Joint work with Jiří Sgall and the topic of my bachelor thesis On the Hardness of General Caching.

The computational hardness of general caching in the offline setting has been shown to be strongly NP-hard only recently, but under the assumption that pages as large as half of the cache size are allowed. In practical applications, it is usually assumed that pages are very small in comparison with the cache size. We prove that the problem is already strongly NP-hard when page sizes are restricted to be one, two or three. This result appeared as the paper General Caching Is Hard: Even with Small Pages in Algorithmica.

The thesis also contains an alternative proof for the characterization of work functions by layers in the case of uniform caching (paging) and the proof is further generalized to the case when the cache size varies over time. Two simple algorithms based on these results are developed in the last chapter of the thesis.
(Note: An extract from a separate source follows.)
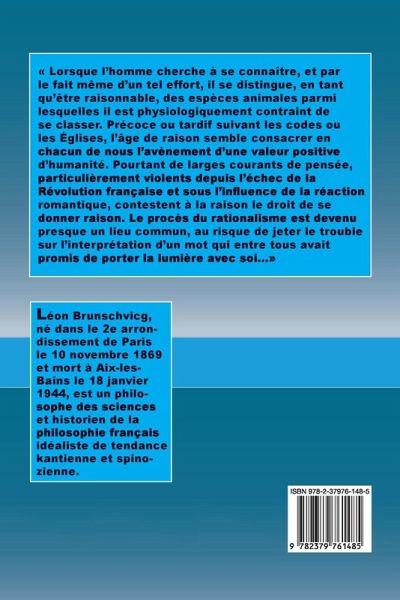 « Lorsque l'homme cherche à se connaître, et par le fait même d'un tel effort, il se distingue, en tant qu'être raisonnable, des espèces animales parmi lesquelles il est physiologiquement contraint de se classer. Précoce ou tardif suivant les codes ou les Églises, l'âge de raison semble consacrer en chacun de nous l'avènement d'une valeur positive d'humanité. Pourtant de larges courants de pensée, particulièrement violents depuis l'échec de la Révolution française et sous l'influence de la réaction romantique, contestent à la raison le droit de se donner raison. Le procès du rationalisme est devenu presque un lieu commun, au risque de jeter le trouble sur l'interprétation d'un mot qui entre tous avait promis de porter la lumière avec soi...»

Léon Brunschvicg, né dans le 2e arrondissement de Paris le 10 novembre 1869 et mort à Aix-les-Bains le 18 janvier 1944, est un philosophe des sciences et historien de la philosophie français idéaliste de tendance kantienne et spinozienne.

ISBN 978-2-37976-148-5

9 782379 761485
Multi-Level Aggregation Problem (MLAP)

MLAP example
A service (subtree containing the root) serving 6 out of the total 10 pending requests.

In the Multi-Level Aggregation Problem (MLAP), requests arrive at the nodes of an edge-weighted rooted tree T, and have to be served eventually. A service is defined as a subtree X of the tree T that contains its root. This subtree serves all requests that are pending in the nodes of X, and the cost of this service is equal to the total weight of X. Each request also incurs waiting cost between its arrival and service times. The objective is to minimize the total waiting cost of all requests plus the total cost of all service subtrees.

In our paper Marcin Bienkowski, Martin Böhm, Jaroslaw Byrka, Marek Chrobak, Christoph Dürr, Lukáš Folwarczný, Łukasz Jeż, Jiří Sgall, Nguyen Kim Thang, Pavel Veselý: Online Algorithms for Multi-Level Aggregation, we present the very first algorithm for the online variant of the problem which is competitive for an arbitrary (but fixed) depth of the tree T.

The competitive ratio of the algorithm is exponential in the depth of T. Algorithms with polynomial competitive ratio were developed in subsequent works.

IV-matching

Instance of IV-matching
A layered graph with an IV-matching depicted in red

IV-matching is a specific generalization of perfect bipartite matching to layered graphs and the complexity of finding IV-matching in a graph was posted as an open problem at the conference ICALP 2014. Together with Dušan Knop, we solved the problem during the summer program REU 2014. A simple proof that the problem is strongly NP-hard, already in the simplest case of four layers, is given in our note.